Open In Colab

!pip install llama-index

Advanced Ingestion Pipeline#

In this notebook, we implement an IngestionPipeline with the following features

  • MongoDB transformation caching

  • Automatic vector databse insertion

  • A custom transformation

Redis Cache Setup#

All node + transformation combinations will have their outputs cached, which will save time on duplicate runs.

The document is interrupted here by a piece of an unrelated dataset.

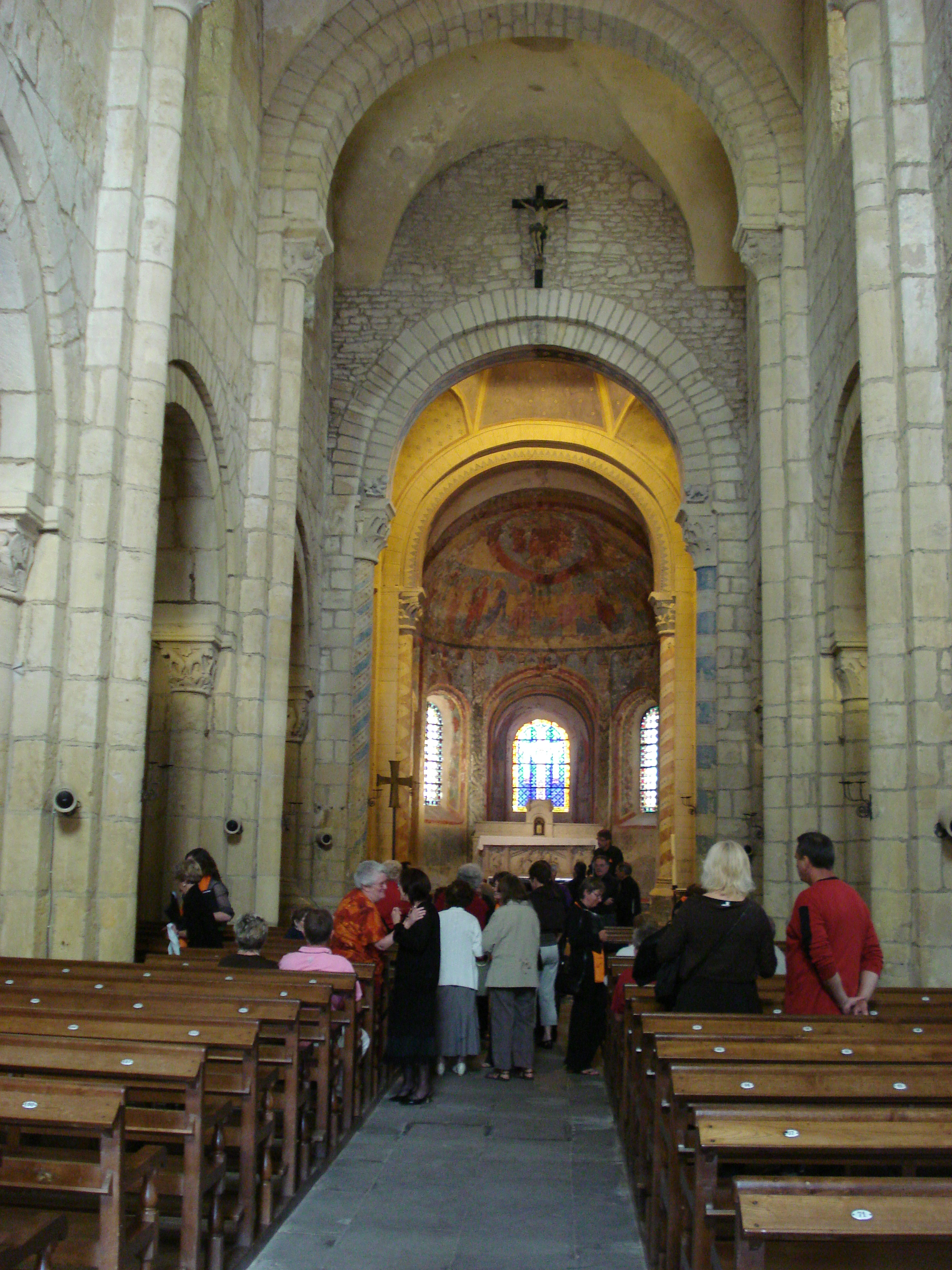 File anzy le duc glise int rieur jpg wikimedia commons for Interieur eglise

from llama_index.ingestion.cache import RedisCache, IngestionCache

ingest_cache = IngestionCache(
    cache=RedisCache.from_host_and_port(host="127.0.0.1", port=6379),
    collection="my_test_cache",
)

Vector DB Setup#

For this example, we use weaviate as a vector store.

!pip install weaviate-client
import weaviate

auth_config = weaviate.AuthApiKey(api_key="...")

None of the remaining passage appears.